### [Set exercise A]
Translate this sentence from the NetworkManager thread below into Spanish: "It has run for about 15 minutes without a hang."
### [Set exercise B]
Rewrite the NetworkManager thread below between "Started NetworkManagerInfo and" and "and appropriately reclassified.", inclusive, replacing "Access Point" with "router".

### [Document extract]

-- -- --

From comment 18, "Delays in selecting the network will cause the laptop to lock up." Interesting...? Anyone (dcbw?) familiar enough w/ the workings of NetworkManager to theorize on how its behaviour changes between before and after the user selects a network? Particular w.r.t. how it interacts w/ the kernel?
Sometime yesterday after posting my comments, the 724 kernel became available. I installed it on my laptop and NetworkManager no logner appears to lock the machine. It has run for about 15 minutes without a hang. I'm letting it run for a longer span to make sure. However, wireless with NM no longer works at all. The log is full of 'eth1: timeout waiting for mgmt response' messages interspersed with NM messages from comment 18. If I shut down the NM service, reinsert the card & start networking normally, wireless works fine.
Heh. I spoke too soon. The laptop still locks up running NM; this time it did it in about 10 minutes.
Started NetworkManagerInfo and I experienced FC3 locking up after trying to connect to a WEP-enabled Access Point. The application was attempting to connect then it locked up the system. I could not change different consoles to reboot or terminate the PID.
davem: I've seen the airo patch that sets all the data to NULL after releasing it, but I'm unsure what version of the kernel that patch is in. Is it likely that other drivers may need to be patched in the same way?
Is this still occuring in current Fedora kernels ? If its also occuring in RHEL4, this bug should be cloned, and appropriately reclassified.
seems to have gone away

-- -- --

### [Provided data]
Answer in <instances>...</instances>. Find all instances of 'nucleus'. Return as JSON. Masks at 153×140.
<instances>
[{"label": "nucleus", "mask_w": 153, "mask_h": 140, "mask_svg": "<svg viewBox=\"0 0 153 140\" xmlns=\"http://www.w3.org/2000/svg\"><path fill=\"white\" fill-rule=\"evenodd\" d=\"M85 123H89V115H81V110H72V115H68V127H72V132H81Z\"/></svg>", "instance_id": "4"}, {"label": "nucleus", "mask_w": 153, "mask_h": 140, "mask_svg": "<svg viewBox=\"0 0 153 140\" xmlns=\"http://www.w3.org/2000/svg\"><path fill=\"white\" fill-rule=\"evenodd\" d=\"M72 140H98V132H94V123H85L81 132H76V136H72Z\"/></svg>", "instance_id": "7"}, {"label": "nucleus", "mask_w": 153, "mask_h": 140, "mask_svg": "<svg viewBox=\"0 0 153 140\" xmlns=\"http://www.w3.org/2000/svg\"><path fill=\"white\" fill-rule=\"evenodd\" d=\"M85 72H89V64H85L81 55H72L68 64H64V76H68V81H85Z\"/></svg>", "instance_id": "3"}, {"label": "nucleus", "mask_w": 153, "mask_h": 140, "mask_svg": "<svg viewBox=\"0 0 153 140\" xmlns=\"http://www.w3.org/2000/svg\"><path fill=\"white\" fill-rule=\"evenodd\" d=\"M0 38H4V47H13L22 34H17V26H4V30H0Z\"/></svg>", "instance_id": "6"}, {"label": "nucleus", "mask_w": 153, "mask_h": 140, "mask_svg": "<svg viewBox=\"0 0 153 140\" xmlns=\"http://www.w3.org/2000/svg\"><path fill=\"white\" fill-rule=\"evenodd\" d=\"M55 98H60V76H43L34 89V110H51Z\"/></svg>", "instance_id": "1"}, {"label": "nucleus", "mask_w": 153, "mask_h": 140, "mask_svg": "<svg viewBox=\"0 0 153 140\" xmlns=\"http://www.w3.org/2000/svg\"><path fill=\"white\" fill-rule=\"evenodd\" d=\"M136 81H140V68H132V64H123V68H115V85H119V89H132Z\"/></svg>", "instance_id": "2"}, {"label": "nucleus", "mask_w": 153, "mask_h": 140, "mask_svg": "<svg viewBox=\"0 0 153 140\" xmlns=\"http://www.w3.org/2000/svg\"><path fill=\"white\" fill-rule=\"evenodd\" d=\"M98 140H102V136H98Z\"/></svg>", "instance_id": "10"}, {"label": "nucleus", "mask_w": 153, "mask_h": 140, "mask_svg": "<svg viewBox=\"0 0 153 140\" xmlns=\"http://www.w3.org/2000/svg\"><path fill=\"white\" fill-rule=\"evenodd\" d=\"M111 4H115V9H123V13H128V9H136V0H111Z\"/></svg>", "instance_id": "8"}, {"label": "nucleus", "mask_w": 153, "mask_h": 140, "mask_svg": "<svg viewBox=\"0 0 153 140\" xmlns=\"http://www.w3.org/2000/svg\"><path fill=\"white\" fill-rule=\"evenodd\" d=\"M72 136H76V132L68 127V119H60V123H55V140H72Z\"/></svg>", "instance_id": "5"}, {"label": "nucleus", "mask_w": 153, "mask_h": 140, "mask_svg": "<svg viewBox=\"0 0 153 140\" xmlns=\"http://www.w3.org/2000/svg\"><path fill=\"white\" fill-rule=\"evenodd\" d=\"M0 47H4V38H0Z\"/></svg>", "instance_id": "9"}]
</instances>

-- -- --

### [Written solution A]
Ha funcionado durante unos 15 minutos sin bloquearse.

### [Written solution B]
Started NetworkManagerInfo and I experienced FC3 locking up after trying to connect to a WEP-enabled router. The application was attempting to connect then it locked up the system. I could not change different consoles to reboot or terminate the PID.
davem: I've seen the airo patch that sets all the data to NULL after releasing it, but I'm unsure what version of the kernel that patch is in. Is it likely that other drivers may need to be patched in the same way?
Is this still occuring in current Fedora kernels ? If its also occuring in RHEL4, this bug should be cloned, and appropriately reclassified.